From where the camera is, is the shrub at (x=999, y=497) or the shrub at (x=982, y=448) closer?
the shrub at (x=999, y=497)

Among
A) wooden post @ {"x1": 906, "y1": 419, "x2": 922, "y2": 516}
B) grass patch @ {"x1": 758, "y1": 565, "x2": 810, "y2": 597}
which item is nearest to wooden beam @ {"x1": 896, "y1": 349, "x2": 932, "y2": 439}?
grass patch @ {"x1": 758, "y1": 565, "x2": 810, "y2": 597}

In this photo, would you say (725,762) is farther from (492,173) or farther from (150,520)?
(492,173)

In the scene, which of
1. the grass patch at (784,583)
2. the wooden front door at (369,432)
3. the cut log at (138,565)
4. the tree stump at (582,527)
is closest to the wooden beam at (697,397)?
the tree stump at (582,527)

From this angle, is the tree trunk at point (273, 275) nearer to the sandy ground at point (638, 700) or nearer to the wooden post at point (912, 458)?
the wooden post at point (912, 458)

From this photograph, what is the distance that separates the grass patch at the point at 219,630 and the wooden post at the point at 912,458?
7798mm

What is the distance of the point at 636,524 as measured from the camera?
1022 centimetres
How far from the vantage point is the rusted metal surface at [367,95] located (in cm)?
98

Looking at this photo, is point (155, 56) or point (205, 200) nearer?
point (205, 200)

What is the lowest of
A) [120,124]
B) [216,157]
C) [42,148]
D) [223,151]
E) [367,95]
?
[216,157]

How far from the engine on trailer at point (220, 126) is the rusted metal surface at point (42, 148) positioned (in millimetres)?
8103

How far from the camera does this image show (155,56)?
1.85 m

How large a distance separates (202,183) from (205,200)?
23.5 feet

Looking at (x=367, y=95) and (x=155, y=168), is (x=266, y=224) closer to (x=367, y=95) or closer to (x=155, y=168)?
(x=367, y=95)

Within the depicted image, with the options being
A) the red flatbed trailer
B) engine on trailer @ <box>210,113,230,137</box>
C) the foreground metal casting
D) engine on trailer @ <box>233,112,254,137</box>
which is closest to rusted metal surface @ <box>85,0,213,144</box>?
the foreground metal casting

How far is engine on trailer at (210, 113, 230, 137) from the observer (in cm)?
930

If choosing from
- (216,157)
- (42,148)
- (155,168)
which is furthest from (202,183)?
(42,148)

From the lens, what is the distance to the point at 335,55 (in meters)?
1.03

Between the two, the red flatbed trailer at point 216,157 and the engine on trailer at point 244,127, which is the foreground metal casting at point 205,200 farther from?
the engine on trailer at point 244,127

**EXERCISE DIRECTIONS:**
Update the stretch from the line containing "Looking at (x=367, y=95)" through the end of the records by replacing "observer" with "viewer", and leave everything else unchanged.

**RESPONSE TO THIS EXERCISE:**
Looking at (x=367, y=95) and (x=155, y=168), is (x=266, y=224) closer to (x=367, y=95) or closer to (x=155, y=168)?
(x=367, y=95)

Within the depicted image, with the options being
A) the red flatbed trailer
B) engine on trailer @ <box>210,113,230,137</box>
C) the foreground metal casting
D) engine on trailer @ <box>233,112,254,137</box>
which is closest to rusted metal surface @ <box>85,0,213,144</box>?
the foreground metal casting

How far is engine on trailer at (210, 113, 230, 137) from the viewer (in cm)?
930

If choosing from
- (216,157)
- (42,148)
- (155,168)
which is furthest from (202,183)?
(42,148)

From the lens, what is the distance to the point at 335,55 (in meters)?
1.03

Between the two, the red flatbed trailer at point 216,157 and the engine on trailer at point 244,127, which is the foreground metal casting at point 205,200 farther from?
the engine on trailer at point 244,127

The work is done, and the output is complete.